Set down, character for character, everything in the records below from the line holding "If SLCs are" down to the line holding "The researchers measured the spatial", and no other line.

[DATA FOR ANALYSIS]
· · · · · · ·
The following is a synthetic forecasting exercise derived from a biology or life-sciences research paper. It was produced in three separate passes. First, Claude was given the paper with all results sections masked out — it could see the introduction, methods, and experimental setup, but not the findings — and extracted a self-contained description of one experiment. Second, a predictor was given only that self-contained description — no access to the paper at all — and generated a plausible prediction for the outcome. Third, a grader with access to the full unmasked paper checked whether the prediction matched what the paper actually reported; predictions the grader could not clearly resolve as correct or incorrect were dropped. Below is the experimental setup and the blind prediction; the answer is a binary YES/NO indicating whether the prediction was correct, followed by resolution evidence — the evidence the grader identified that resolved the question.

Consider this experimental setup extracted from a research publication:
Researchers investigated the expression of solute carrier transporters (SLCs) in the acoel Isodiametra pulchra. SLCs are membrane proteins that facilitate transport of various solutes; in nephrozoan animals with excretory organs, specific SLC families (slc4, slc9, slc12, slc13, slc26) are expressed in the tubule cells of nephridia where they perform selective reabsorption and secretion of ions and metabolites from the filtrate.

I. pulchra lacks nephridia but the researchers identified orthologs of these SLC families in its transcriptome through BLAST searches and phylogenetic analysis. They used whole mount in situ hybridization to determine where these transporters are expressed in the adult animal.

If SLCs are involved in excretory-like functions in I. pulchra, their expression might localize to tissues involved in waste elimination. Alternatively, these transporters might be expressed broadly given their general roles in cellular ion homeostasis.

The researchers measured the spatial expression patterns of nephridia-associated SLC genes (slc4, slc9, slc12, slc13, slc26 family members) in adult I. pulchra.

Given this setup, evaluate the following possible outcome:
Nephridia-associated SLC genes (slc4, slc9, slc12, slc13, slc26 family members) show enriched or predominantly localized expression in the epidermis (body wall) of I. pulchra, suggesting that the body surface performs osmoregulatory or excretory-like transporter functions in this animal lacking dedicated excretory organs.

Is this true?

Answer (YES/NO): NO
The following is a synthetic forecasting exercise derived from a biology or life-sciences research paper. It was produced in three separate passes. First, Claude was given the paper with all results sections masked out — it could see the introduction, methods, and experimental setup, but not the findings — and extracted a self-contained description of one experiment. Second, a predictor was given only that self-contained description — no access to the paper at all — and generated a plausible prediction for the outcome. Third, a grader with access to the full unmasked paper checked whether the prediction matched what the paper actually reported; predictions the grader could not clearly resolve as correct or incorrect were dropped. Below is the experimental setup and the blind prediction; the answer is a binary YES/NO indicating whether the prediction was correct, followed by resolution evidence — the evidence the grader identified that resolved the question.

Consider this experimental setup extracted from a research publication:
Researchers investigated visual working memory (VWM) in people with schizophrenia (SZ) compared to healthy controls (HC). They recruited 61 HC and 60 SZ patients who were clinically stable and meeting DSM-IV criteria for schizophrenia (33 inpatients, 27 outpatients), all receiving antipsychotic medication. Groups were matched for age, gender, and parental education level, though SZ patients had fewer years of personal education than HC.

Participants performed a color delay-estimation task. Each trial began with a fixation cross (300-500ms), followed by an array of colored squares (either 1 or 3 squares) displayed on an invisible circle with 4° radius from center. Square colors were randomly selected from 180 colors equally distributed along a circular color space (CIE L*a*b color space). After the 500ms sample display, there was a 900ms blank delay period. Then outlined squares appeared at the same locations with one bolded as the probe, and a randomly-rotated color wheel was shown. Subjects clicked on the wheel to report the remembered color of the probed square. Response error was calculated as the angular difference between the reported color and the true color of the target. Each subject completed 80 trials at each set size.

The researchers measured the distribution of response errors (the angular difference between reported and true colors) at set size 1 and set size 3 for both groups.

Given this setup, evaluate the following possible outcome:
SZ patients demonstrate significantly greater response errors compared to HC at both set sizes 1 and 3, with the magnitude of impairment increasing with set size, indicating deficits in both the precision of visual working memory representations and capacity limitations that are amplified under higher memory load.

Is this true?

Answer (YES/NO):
· · · · · · ·
[TASK OUTPUT]
If SLCs are involved in excretory-like functions in I. pulchra, their expression might localize to tissues involved in waste elimination. Alternatively, these transporters might be expressed broadly given their general roles in cellular ion homeostasis.

The researchers measured the spatial expression patterns of nephridia-associated SLC genes (slc4, slc9, slc12, slc13, slc26 family members) in adult I. pulchra.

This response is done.